== Segment start ==

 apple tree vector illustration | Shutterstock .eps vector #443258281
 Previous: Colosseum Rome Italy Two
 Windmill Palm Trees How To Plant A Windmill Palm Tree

== Segment end ==

§ **THE TASK**
Reproduce all data above, unchanged.

§ **EXERCISE SOLUTION**
 apple tree vector illustration | Shutterstock .eps vector #443258281
 Previous: Colosseum Rome Italy Two
 Windmill Palm Trees How To Plant A Windmill Palm Tree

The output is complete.